Exercise: Write out the lines of the records below, starting with the line that contains "Ion Onyx Semidry BS 4/3 FZ DL Wetsui" and going on through the line that contains "Overwhelmed by Xianxia", both ends included. Leave the pictures out.

Given data below:

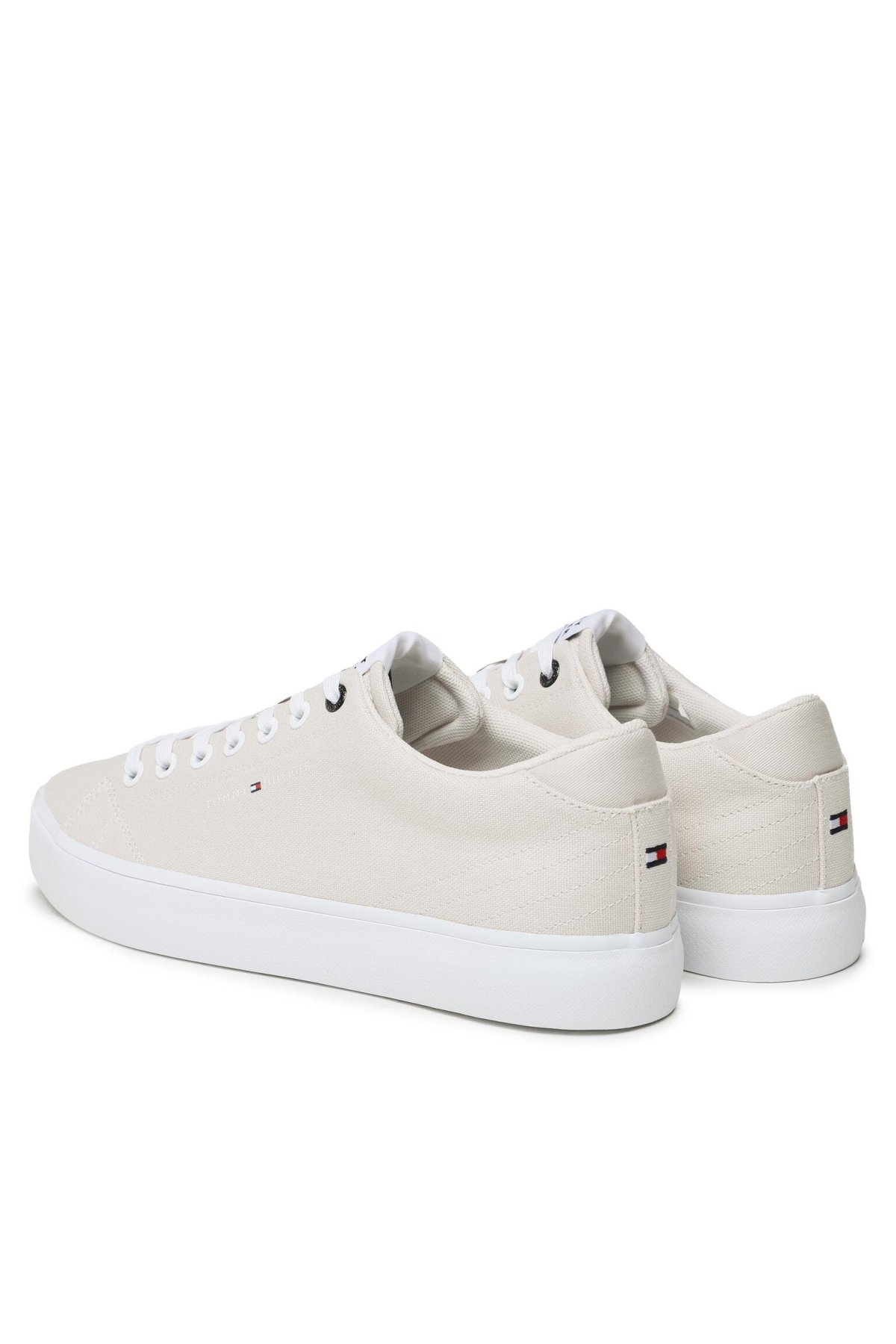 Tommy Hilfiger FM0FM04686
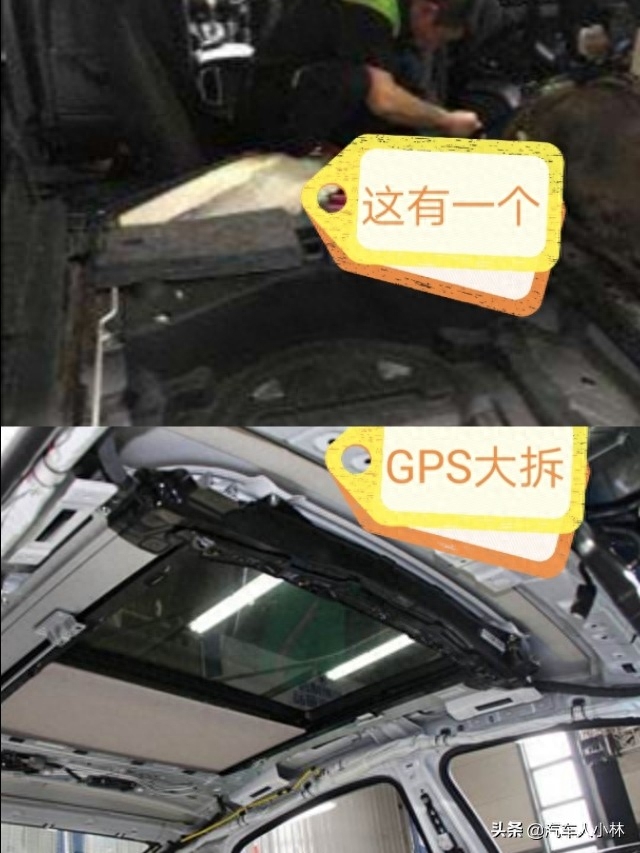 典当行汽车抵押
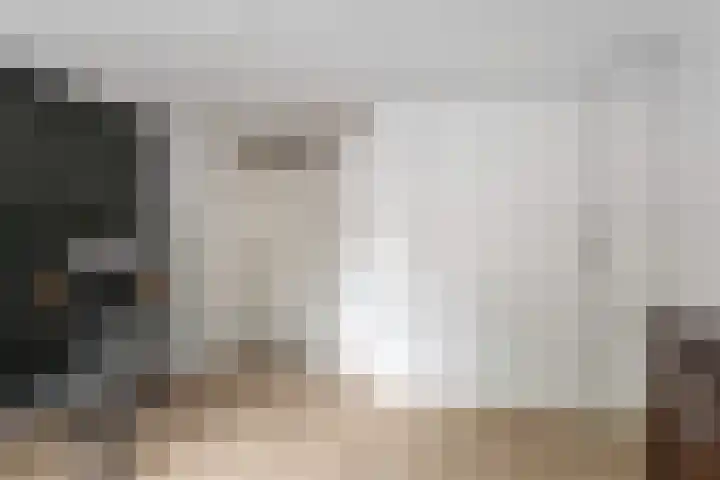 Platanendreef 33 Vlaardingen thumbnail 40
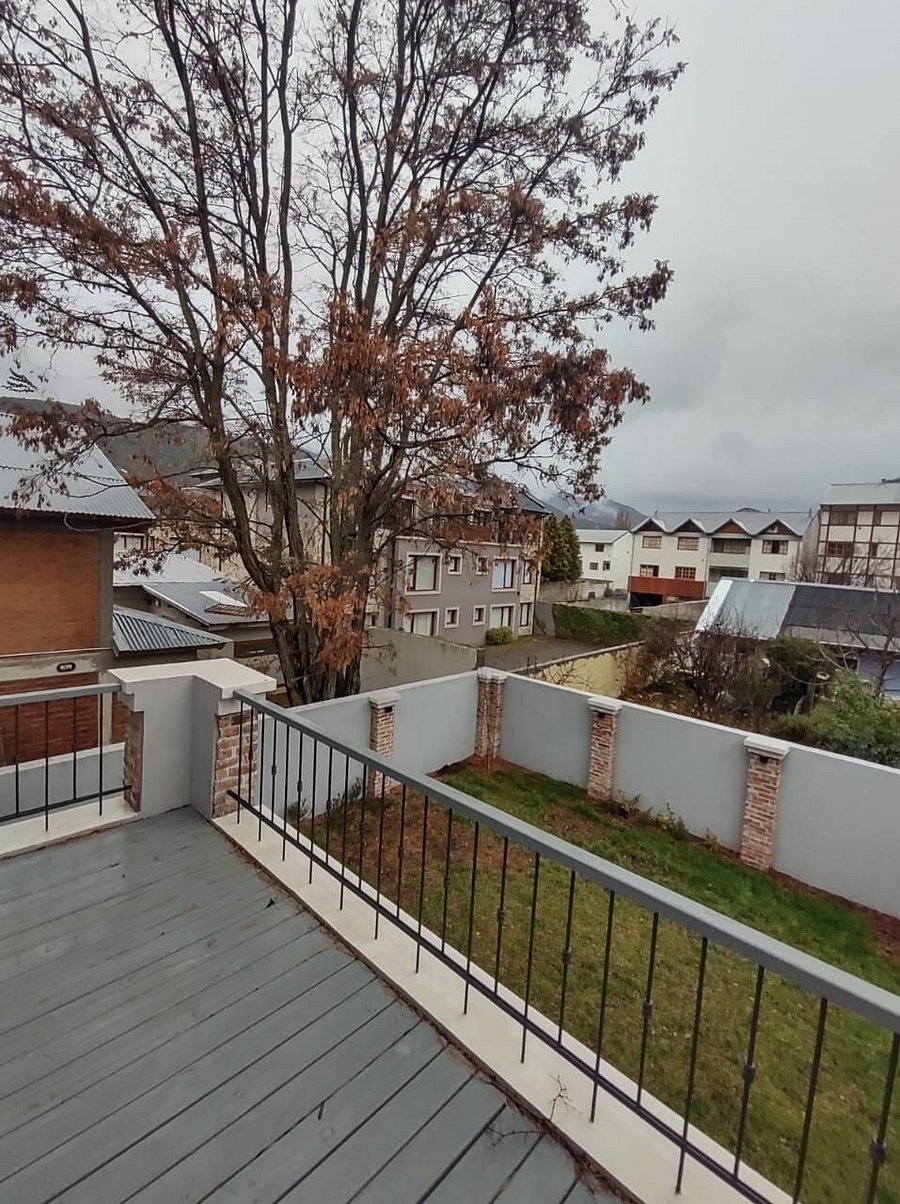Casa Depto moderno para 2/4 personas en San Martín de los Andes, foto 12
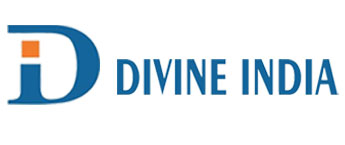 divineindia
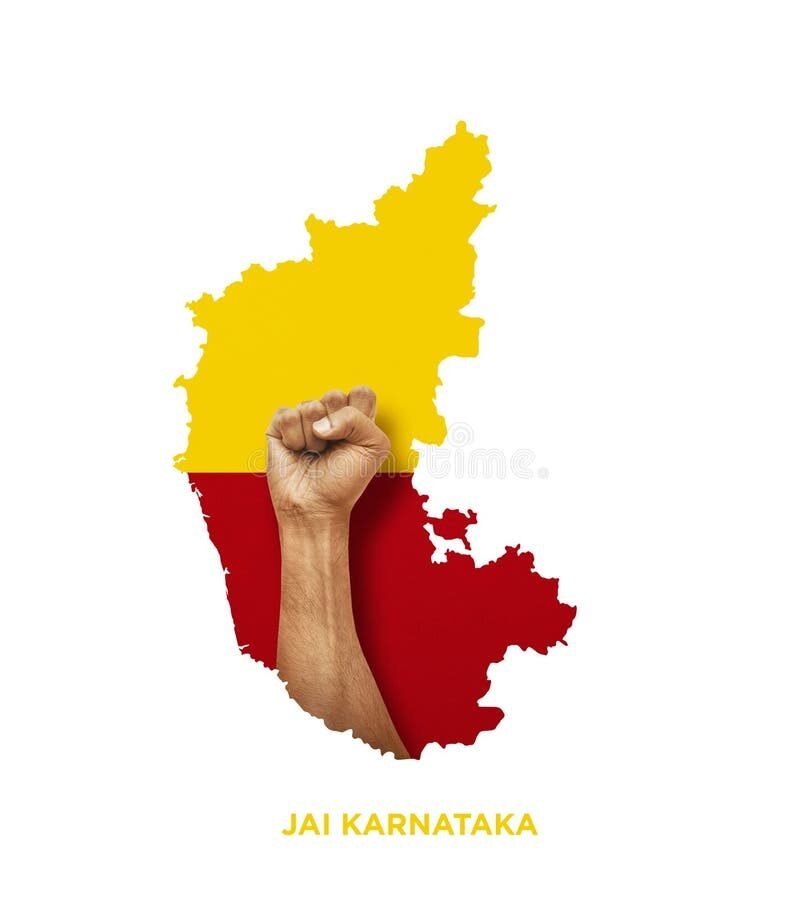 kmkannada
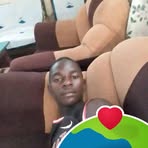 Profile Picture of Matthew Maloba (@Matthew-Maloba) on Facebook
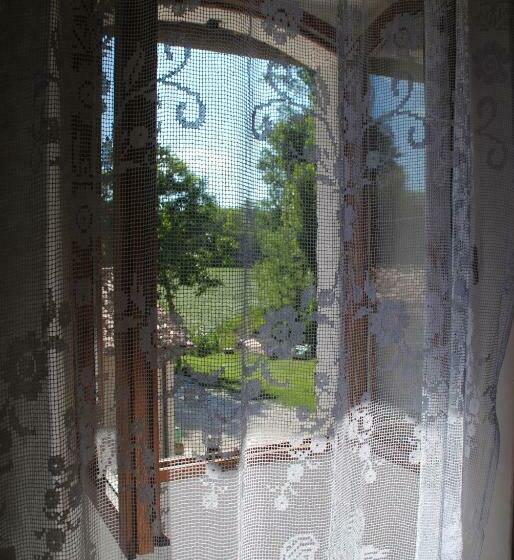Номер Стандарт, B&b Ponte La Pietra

End of Given data.
Given data below:

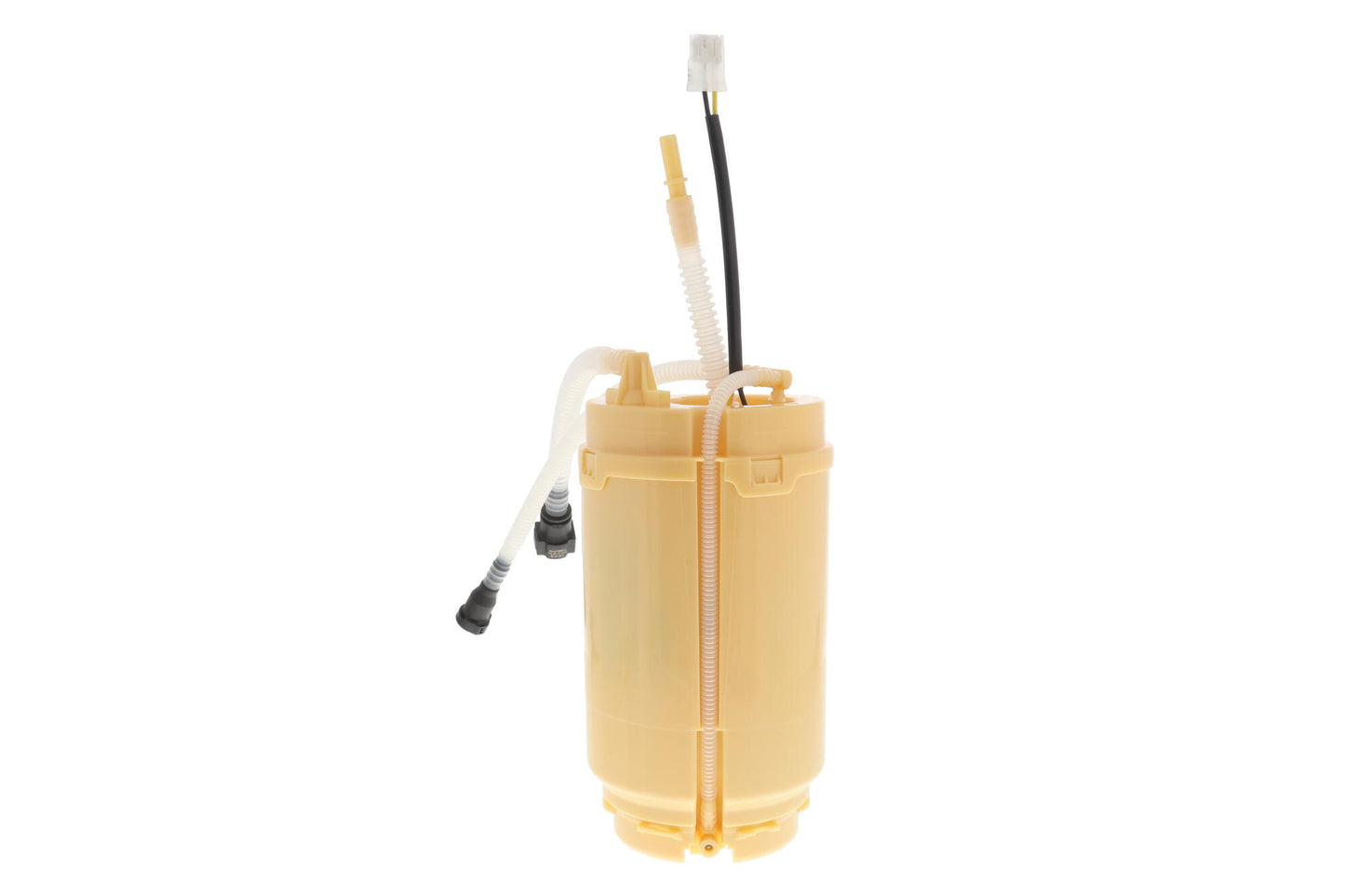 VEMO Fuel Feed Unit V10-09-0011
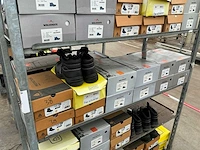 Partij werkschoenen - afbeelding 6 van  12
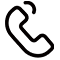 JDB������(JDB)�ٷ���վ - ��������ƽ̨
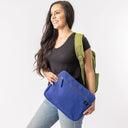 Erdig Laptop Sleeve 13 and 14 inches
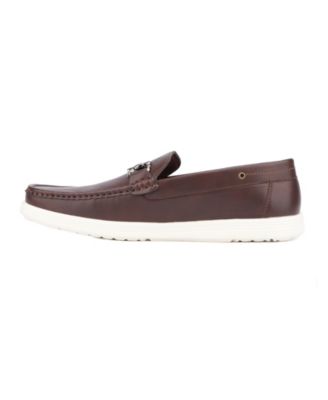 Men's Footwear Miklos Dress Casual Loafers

End of Given data.
Given data below:

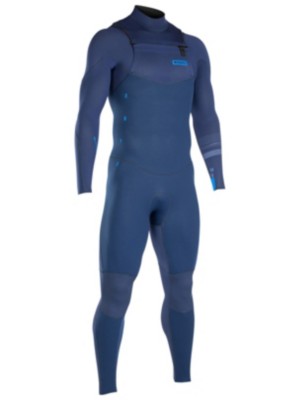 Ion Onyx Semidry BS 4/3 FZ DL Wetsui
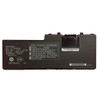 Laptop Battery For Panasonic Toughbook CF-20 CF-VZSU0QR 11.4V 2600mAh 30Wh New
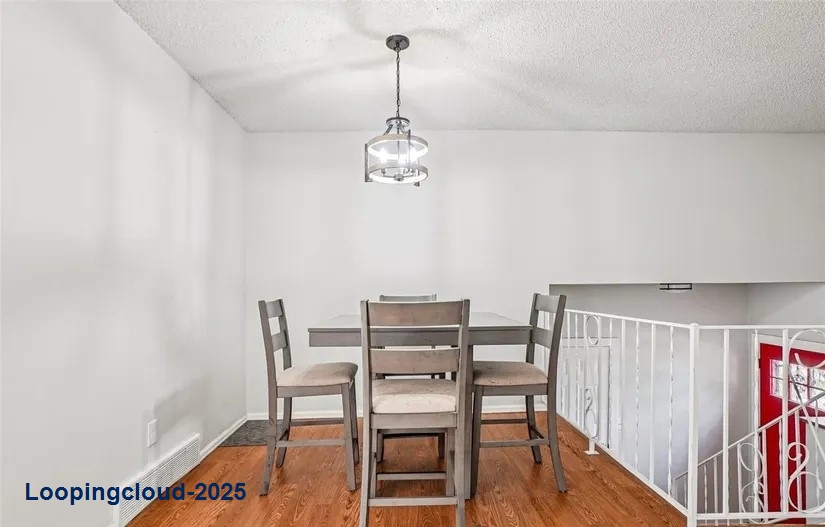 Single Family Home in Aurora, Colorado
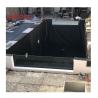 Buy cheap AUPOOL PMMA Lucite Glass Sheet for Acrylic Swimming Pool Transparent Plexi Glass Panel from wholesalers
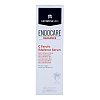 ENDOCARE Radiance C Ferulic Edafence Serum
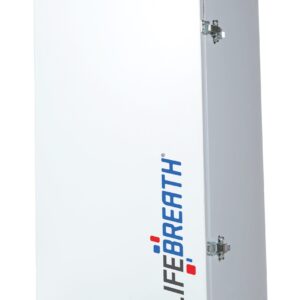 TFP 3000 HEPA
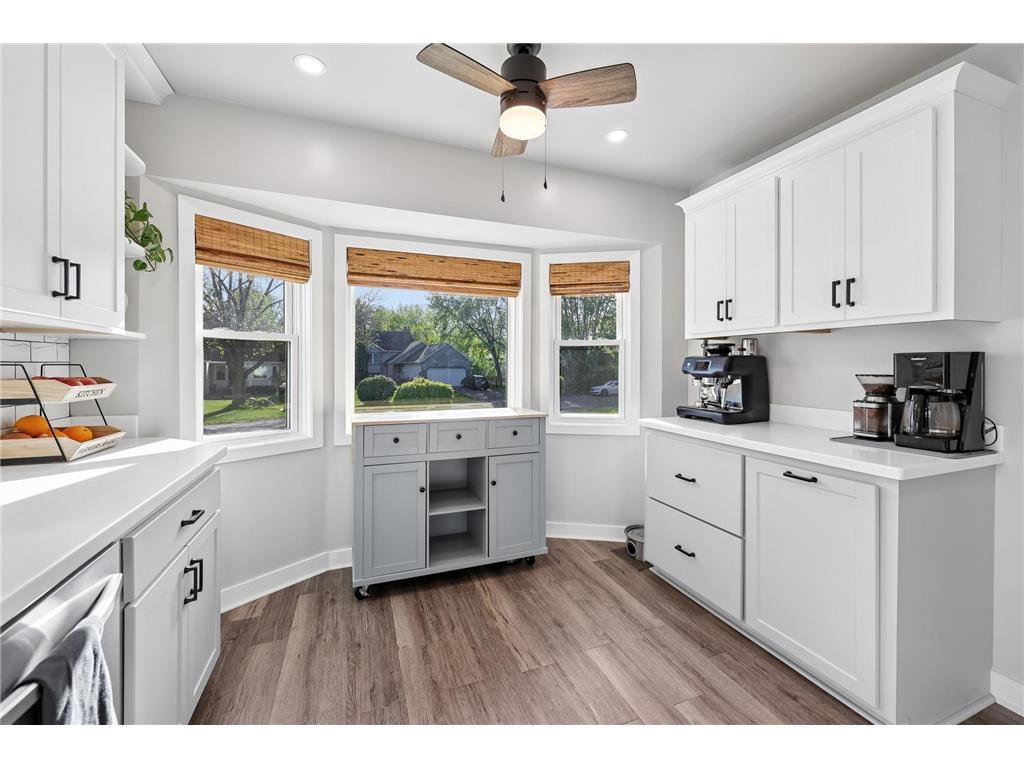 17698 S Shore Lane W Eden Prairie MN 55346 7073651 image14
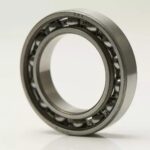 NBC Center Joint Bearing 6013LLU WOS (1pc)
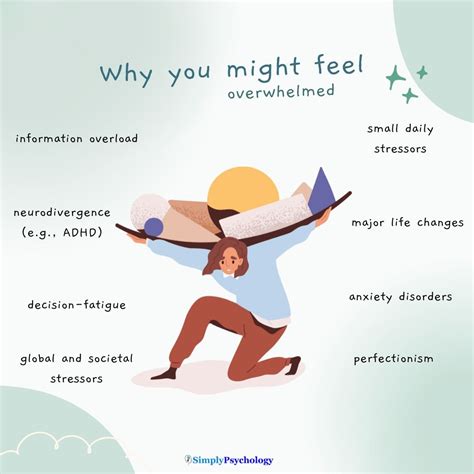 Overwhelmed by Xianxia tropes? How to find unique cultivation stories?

End of Given data.

Solved problem:
 Ion Onyx Semidry BS 4/3 FZ DL Wetsui
 Laptop Battery For Panasonic Toughbook CF-20 CF-VZSU0QR 11.4V 2600mAh 30Wh New
 Single Family Home in Aurora, Colorado
 Buy cheap AUPOOL PMMA Lucite Glass Sheet for Acrylic Swimming Pool Transparent Plexi Glass Panel from wholesalers
 ENDOCARE Radiance C Ferulic Edafence Serum
 TFP 3000 HEPA
 17698 S Shore Lane W Eden Prairie MN 55346 7073651 image14
 NBC Center Joint Bearing 6013LLU WOS (1pc)
 Overwhelmed by Xianxia tropes? How to find unique cultivation stories?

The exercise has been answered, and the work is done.